Content starts

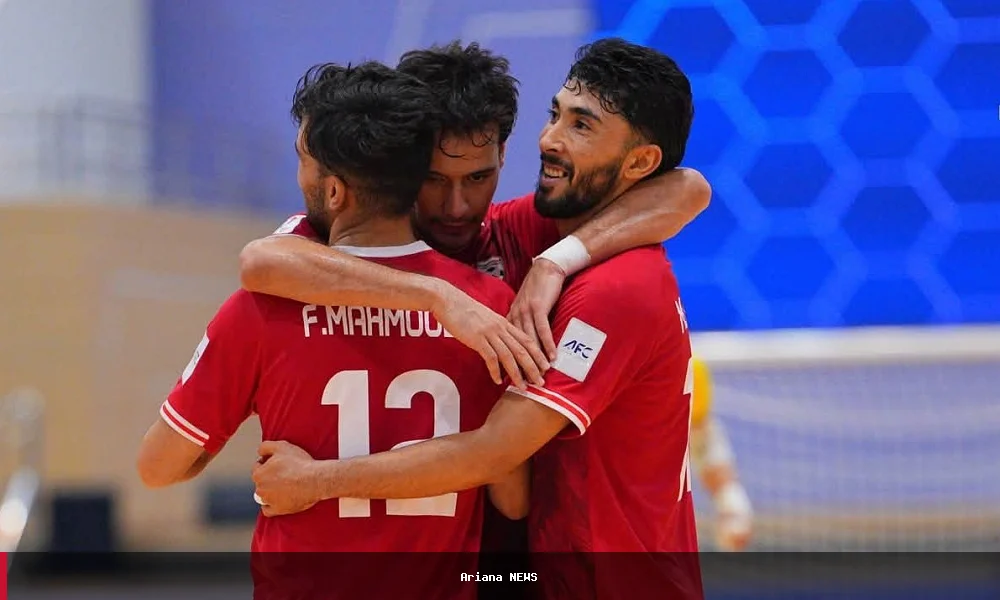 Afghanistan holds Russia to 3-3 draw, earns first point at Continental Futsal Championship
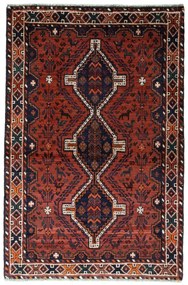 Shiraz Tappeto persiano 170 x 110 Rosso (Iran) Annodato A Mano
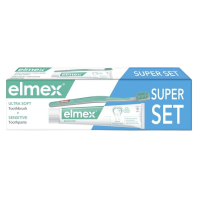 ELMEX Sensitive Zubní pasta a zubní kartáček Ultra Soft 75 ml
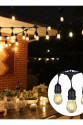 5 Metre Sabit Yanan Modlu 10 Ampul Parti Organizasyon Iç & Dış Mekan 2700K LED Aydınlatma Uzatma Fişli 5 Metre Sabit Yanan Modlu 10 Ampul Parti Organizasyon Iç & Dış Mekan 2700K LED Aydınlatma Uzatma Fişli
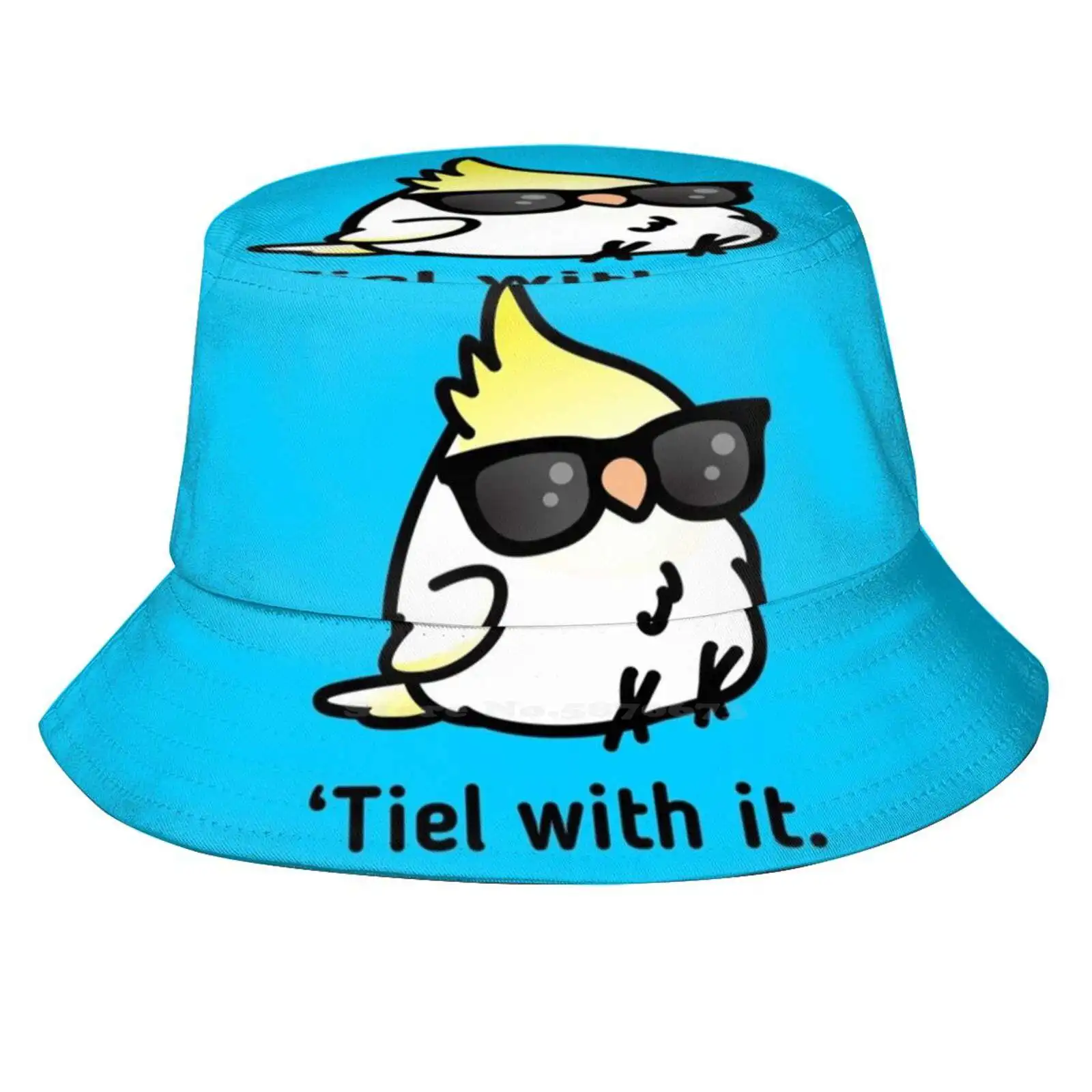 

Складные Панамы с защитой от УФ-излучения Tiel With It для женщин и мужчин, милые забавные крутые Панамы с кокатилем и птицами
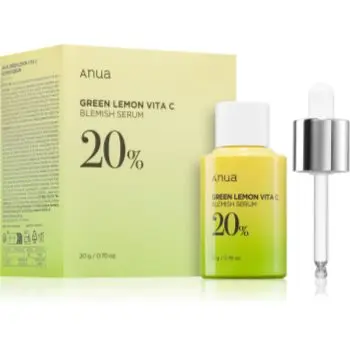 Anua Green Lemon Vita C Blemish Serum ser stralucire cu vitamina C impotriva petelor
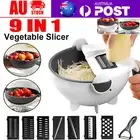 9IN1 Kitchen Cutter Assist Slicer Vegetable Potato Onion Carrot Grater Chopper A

Content ends

Please return the data above exactly as it stands from the line with "Shiraz Tappeto persiano" to the line with "Складные Панамы с", keeping both of those lines but none of the pictures.

 Shiraz Tappeto persiano 170 x 110 Rosso (Iran) Annodato A Mano
 ELMEX Sensitive Zubní pasta a zubní kartáček Ultra Soft 75 ml
 5 Metre Sabit Yanan Modlu 10 Ampul Parti Organizasyon Iç & Dış Mekan 2700K LED Aydınlatma Uzatma Fişli 5 Metre Sabit Yanan Modlu 10 Ampul Parti Organizasyon Iç & Dış Mekan 2700K LED Aydınlatma Uzatma Fişli

Складные Панамы с защитой от УФ-излучения Tiel With It для женщин и мужчин, милые забавные крутые Панамы с кокатилем и птицами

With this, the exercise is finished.